I was confused when I woke up in the hospital. I just thought that was normal. Everyone is confused when they come around after being unconscious, right? Only it didn’t pass. I’m still confused.
Well, not exactly confused. More like stoned, but without any drugs. Like that time Axel and Sin and I got that acid and I was too scared to take any, but still hallucinated alongside them anyway. It was like I was experiencing their experience. Like I was too connected to them and I couldn’t pull away. It was a feeling of being disoriented, lost, sucked into something bigger than me. The colours were too bright. When it faded, when they came back down, it was such a relief, like recovering from a headache I didn’t know I had.
Anyway. It’s like that, a bit.
I’m so ...
The last few weeks have just been a haze of heat and avoiding people, pretending to be busy, waiting to recover; to get back to myself.
It’s a long story. I have to go back a bit for it to make any kind of sense. Not that it does anyway, but I’ll try.
People always say that regaining consciousness is disorienting and too bright and too dizzy and too everything. And it’s true in such a profoundly true way that even while it was happening I felt like I’d somehow already done it, experienced it exactly the same way before. I remembered nothing beyond the rid
e. Cake’s breathing. The way the air smelled and the decision to close my eyes, the velvety blackness of that, how I was in the moment. So completely woven into it.
Then I opened my eyes and I was in a room painted the colour of powdered lemonade, and all that stuff about “too bright” was too true. Seriously awful.
The bed was not even really a bed, more of a stretcher, narrow and uncomfortable, the vinyl of the “mattress” exposed by the rumpled sheet. I was sweating but I was also cold. The bed was cordoned off from the larger room by curtains. In the next bed, an old lady was mumbling, Oh help me, help me. Why won’t anyone help me?
I was alone. It wasn’t like the movies where everyone that the victim loves is crouched around the bed weeping.

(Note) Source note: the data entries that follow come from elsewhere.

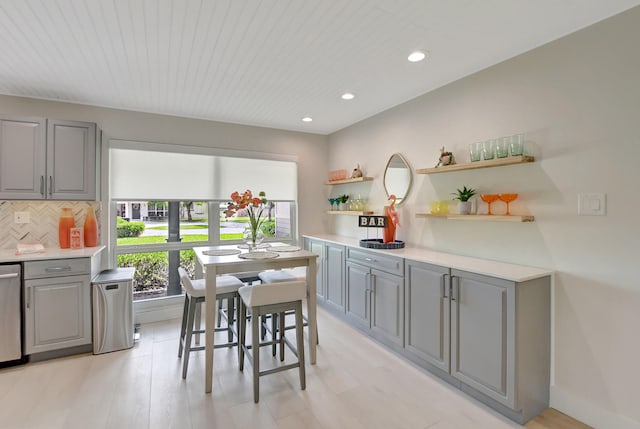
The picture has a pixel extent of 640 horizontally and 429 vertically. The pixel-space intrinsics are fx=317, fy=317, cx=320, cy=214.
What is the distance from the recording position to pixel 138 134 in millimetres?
3744

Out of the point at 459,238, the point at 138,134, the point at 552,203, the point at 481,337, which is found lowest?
the point at 481,337

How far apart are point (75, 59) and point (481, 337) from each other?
3657mm

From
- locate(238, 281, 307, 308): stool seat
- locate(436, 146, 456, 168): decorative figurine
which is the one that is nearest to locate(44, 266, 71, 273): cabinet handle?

My head ached in a sharp, thunderclap way that echoed, saturating everything with a throbbing pain. The hospital smell, that stench that needs no describing, felt like something I’d been dunked in, like the smell was coming from me and not from the room. And the hospital itself gave me flashbacks, scary sad memories of Maman after the accident. Like the last thing I needed was to go back to that. My head ringing, not knowing where I was or why.
I wasn’t alone for long before the curtain shifted and Maman appeared in her chair. Something was different, though. She was different. At first, I didn’t realize what I was seeing: a brightness around her so saturated it was like watching a colourful glass tile mosaic being thrown through the air, in slow motion. She was thinking blurrily and I automatically read it, interpreted it: My baby, my baby girl, ma jeune fille. She was thinking, Thank God for this, that she’s okay. I’ll never ask for anything again.
Oh no, I thought. No no no.
But that thought was interrupted by a nurse bustling in, blood pressure cuff in hand, chirping happily, How are we feeling? While thinking, Two more and I can go home. If that pig hasn’t eaten the whole pizza maybe I’ll have some of that and take a bath. Maybe I’ll eat it in the bath, have a glass of wine, paint my toenails. I never paint my nails anymore. I wonder when I stopped.